El Tribunal Superior de Kenia ha frustrado las esperanzas de los rastafaris que buscaban fumar cannabis legalmente con fines religiosos, al dictaminar que la prohibición de la hierba no viola sus derechos constitucionales. La Sociedad Rastafari de Kenia había argumentado que el cannabis es un sacramento sagrado y solicitó permiso para cultivar, poseer y usarlo en privado durante el culto sin temor a ser arrestados. Insistieron en que no pedían una legalización total, solo una exención religiosa limitada para hogares privados y lugares de culto designados.

El juez Bahati Mwamuye, en un fallo histórico, dijo que la comunidad no logró demostrar que las leyes sobre drogas infringieran sus derechos, aunque reconoció la necesidad de un debate nacional más amplio sobre el cannabis. Consideró que la evidencia sobre la centralidad del cannabis en la fe rastafari era inconsistente e insuficiente. "Deberíamos tener conversaciones francas sobre el cannabis y qué direcciones tomar", reflexionó el juez, agregando que es una cuestión nacional, no solo para los rastafaris.

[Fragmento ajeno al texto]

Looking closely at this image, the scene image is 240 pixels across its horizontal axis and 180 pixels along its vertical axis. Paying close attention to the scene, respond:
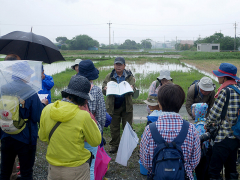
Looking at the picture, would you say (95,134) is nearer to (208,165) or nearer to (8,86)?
(8,86)

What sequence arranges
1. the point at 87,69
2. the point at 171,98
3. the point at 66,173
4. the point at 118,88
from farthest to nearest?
the point at 118,88
the point at 87,69
the point at 66,173
the point at 171,98

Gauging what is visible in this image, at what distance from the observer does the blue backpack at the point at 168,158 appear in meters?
1.60

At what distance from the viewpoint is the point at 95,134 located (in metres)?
1.86

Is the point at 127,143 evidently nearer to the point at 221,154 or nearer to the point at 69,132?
the point at 221,154

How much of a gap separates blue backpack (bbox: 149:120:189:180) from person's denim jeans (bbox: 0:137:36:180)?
4.52 ft

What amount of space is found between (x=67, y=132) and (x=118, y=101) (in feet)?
6.29

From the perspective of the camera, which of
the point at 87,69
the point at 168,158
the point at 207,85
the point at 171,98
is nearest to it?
the point at 168,158

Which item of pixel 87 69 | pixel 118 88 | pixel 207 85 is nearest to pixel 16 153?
pixel 87 69

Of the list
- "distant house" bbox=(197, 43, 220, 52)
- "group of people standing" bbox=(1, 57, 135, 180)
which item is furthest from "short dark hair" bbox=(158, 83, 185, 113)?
"distant house" bbox=(197, 43, 220, 52)

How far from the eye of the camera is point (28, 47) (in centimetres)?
349

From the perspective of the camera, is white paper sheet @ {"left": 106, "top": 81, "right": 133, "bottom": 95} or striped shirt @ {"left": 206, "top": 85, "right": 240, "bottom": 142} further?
white paper sheet @ {"left": 106, "top": 81, "right": 133, "bottom": 95}

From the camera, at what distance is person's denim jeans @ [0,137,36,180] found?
223 cm

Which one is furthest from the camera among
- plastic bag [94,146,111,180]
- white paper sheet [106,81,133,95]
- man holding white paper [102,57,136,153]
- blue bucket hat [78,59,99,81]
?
man holding white paper [102,57,136,153]

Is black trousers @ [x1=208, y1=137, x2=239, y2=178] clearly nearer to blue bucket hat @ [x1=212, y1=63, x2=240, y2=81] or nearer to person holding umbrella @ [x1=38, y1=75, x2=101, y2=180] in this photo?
blue bucket hat @ [x1=212, y1=63, x2=240, y2=81]
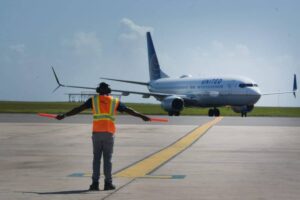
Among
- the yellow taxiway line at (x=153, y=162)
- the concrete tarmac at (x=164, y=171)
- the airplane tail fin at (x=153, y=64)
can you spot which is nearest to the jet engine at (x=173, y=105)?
the airplane tail fin at (x=153, y=64)

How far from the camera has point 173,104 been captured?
50.5m

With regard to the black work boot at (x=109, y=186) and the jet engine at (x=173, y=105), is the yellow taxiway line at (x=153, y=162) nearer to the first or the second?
the black work boot at (x=109, y=186)

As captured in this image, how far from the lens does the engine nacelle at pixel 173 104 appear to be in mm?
50312

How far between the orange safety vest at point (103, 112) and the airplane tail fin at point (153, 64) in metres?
56.7

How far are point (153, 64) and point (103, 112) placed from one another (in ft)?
194

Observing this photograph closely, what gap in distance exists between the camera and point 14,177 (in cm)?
1030

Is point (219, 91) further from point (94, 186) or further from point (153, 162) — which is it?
point (94, 186)

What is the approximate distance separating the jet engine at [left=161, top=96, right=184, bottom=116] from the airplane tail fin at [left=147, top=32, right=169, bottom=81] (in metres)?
15.3

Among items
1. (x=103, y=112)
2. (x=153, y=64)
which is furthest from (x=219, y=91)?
(x=103, y=112)

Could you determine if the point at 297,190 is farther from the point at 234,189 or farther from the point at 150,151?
the point at 150,151

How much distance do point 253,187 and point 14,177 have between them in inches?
148

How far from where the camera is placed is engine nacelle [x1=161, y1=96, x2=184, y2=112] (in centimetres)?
5031

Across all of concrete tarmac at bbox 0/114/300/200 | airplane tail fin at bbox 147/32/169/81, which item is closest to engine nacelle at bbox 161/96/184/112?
airplane tail fin at bbox 147/32/169/81

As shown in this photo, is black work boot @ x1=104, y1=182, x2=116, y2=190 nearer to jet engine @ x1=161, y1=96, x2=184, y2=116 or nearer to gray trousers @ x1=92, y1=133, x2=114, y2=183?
gray trousers @ x1=92, y1=133, x2=114, y2=183
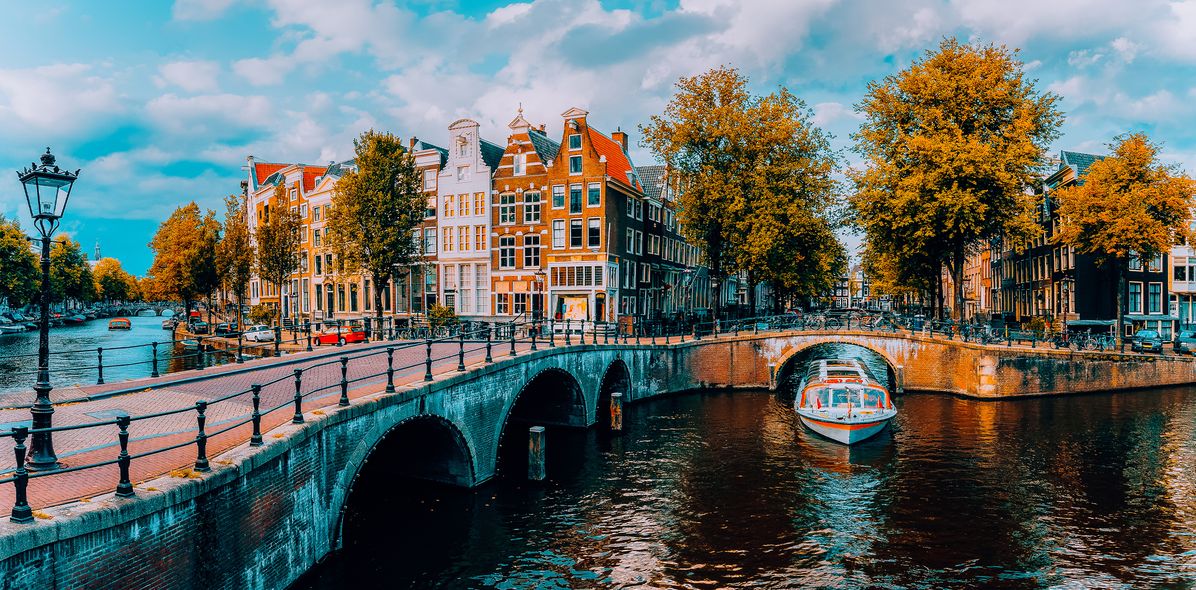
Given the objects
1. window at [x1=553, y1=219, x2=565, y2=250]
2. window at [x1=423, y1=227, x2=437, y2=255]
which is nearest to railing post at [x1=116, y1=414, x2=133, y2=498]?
window at [x1=553, y1=219, x2=565, y2=250]

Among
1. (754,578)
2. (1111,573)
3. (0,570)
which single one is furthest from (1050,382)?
(0,570)

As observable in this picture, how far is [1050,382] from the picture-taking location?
38.6 m

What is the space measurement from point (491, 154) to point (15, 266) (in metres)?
55.6

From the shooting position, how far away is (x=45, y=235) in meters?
10.6

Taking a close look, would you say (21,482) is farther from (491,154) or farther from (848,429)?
(491,154)

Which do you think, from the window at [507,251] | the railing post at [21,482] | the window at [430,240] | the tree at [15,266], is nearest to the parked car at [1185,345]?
the window at [507,251]

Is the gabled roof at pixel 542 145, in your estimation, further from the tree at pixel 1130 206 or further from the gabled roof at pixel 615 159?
the tree at pixel 1130 206

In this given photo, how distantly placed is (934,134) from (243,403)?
135ft

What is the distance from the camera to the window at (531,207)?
164 feet

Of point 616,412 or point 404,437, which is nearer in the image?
point 404,437

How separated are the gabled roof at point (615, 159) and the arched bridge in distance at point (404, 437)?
1482 cm

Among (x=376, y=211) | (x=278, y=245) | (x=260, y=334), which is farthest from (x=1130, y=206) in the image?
(x=278, y=245)

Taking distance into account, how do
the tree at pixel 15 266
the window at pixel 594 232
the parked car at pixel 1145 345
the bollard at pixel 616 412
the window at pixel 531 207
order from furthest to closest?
the tree at pixel 15 266, the window at pixel 531 207, the window at pixel 594 232, the parked car at pixel 1145 345, the bollard at pixel 616 412

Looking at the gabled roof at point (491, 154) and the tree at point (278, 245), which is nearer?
the gabled roof at point (491, 154)
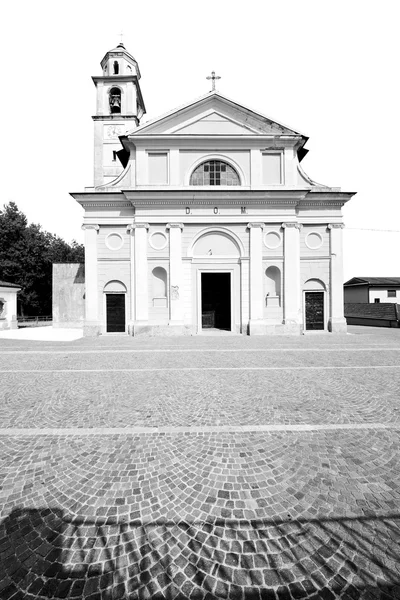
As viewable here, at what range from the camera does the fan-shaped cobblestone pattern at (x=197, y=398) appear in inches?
177

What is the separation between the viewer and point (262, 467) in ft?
10.5

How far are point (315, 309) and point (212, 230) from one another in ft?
28.4

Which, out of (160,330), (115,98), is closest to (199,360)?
(160,330)

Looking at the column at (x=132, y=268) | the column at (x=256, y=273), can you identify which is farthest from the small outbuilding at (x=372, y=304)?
the column at (x=132, y=268)

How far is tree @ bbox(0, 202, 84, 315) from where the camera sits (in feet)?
125

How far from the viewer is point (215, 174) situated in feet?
57.9

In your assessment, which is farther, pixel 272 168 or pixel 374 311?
pixel 374 311

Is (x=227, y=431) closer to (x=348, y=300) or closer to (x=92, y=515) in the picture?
(x=92, y=515)

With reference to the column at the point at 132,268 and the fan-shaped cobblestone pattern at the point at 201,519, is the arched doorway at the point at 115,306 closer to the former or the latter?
→ the column at the point at 132,268

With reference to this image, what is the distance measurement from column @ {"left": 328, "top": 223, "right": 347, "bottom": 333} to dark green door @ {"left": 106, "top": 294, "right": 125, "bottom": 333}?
13.7 metres

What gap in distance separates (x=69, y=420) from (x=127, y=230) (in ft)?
48.0

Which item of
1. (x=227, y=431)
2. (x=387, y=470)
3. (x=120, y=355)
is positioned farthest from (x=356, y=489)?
(x=120, y=355)

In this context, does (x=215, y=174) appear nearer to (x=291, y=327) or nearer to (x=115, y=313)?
(x=291, y=327)

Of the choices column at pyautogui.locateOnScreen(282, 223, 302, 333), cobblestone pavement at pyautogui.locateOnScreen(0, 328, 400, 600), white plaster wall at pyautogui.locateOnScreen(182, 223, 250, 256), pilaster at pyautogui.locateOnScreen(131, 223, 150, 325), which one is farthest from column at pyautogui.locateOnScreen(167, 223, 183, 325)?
cobblestone pavement at pyautogui.locateOnScreen(0, 328, 400, 600)
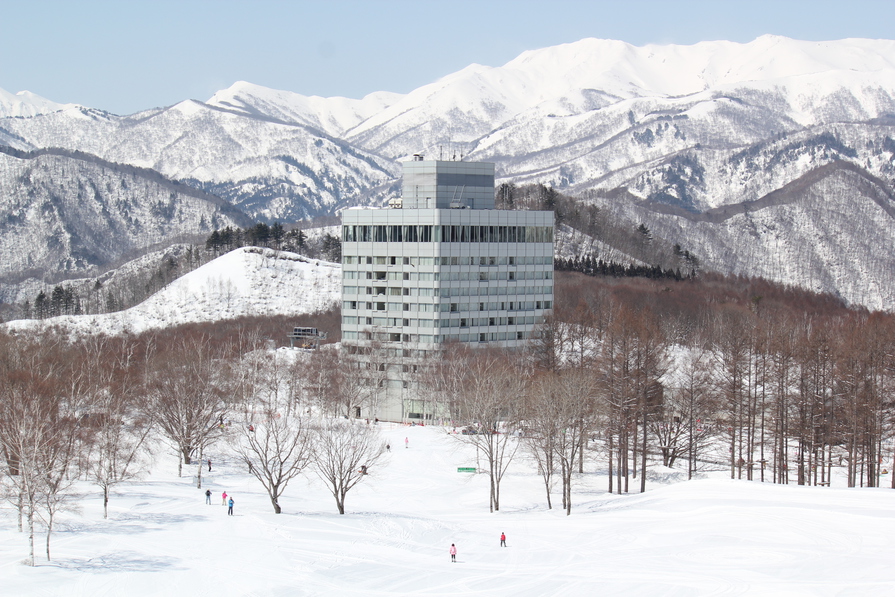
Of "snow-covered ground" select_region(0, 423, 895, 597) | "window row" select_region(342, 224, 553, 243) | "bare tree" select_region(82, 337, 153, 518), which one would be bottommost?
"snow-covered ground" select_region(0, 423, 895, 597)

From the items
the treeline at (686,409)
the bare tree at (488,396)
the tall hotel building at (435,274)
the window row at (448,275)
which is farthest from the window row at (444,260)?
the treeline at (686,409)

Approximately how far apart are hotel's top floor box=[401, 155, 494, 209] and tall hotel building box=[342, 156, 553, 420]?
13cm

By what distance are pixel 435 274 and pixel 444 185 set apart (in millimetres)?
13299

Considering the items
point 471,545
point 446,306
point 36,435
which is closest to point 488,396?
point 471,545

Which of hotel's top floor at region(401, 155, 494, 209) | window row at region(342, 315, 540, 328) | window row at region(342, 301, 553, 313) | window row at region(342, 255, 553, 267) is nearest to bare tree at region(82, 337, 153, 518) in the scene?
window row at region(342, 315, 540, 328)

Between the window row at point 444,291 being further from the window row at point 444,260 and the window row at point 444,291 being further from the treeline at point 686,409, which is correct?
the treeline at point 686,409

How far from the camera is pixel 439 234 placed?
405ft

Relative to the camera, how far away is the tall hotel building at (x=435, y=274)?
405 ft

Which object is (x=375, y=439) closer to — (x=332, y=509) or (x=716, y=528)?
(x=332, y=509)

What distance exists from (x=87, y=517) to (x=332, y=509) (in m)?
16.8

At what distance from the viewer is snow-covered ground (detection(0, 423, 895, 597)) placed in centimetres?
5272

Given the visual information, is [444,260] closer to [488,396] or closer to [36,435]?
[488,396]

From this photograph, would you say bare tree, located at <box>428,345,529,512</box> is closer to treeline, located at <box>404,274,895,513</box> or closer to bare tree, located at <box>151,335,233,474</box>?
treeline, located at <box>404,274,895,513</box>

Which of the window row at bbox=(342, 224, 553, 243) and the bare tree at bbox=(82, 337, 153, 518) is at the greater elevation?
the window row at bbox=(342, 224, 553, 243)
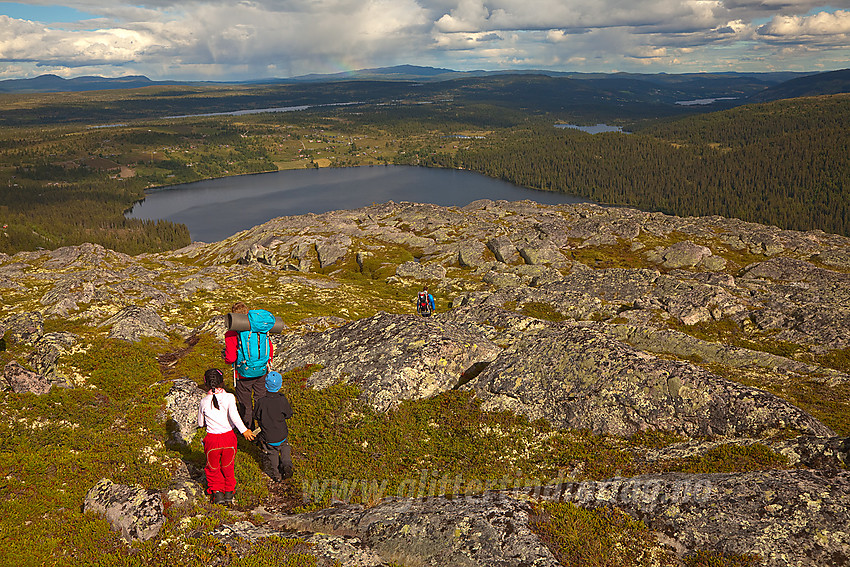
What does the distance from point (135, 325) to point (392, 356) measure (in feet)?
64.1

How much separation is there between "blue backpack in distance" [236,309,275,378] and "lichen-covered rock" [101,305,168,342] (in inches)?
620

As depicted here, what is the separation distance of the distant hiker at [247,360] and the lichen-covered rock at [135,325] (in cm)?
1546

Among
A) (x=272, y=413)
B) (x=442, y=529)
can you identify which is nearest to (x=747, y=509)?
(x=442, y=529)

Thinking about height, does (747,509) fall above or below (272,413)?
below

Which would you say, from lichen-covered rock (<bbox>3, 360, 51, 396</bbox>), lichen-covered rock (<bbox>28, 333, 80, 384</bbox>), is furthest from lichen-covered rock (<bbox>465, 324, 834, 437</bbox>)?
lichen-covered rock (<bbox>28, 333, 80, 384</bbox>)

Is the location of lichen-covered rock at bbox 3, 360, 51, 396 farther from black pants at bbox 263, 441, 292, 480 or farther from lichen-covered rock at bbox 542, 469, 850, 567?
lichen-covered rock at bbox 542, 469, 850, 567

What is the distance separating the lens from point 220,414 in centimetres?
1401

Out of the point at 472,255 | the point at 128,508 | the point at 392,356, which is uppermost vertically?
the point at 128,508

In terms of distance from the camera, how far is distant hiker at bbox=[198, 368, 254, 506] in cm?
1396

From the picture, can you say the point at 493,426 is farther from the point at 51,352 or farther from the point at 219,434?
the point at 51,352

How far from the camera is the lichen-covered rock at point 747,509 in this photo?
11.9m

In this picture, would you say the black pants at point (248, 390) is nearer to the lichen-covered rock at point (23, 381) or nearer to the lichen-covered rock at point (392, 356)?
the lichen-covered rock at point (392, 356)

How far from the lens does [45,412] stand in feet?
59.8

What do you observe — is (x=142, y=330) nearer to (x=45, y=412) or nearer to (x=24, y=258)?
(x=45, y=412)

Según la Ley de Control de Estupefacientes y Sustancias Psicotrópicas de Kenia, la posesión de cannabis sigue siendo un delito penal, castigable con hasta cinco años de prisión o una multa de hasta 800 dólares. El cultivo conlleva una multa de 1.900 dólares o tres veces el valor de mercado, y/o hasta 20 años de cárcel. El estado argumentó que una exención religiosa socavaría la aplicación de la ley y crearía lagunas para el tráfico.

El abogado rastafari Danstan Omari prometió apelar, declarando: "Kenia no puede ser el único país que acosa al pueblo rastafari". El fallo llega siete años después de que otra decisión del Tribunal Superior reconociera el rastafarismo como una religión protegida, tras la expulsión de una estudiante de una escuela por sus rastas. Se desconoce el número de rastafaris en Kenia, pero el movimiento está creciendo, especialmente entre los jóvenes, y sus rastas recuerdan a los combatientes anticoloniales Mau Mau de la década de 1950.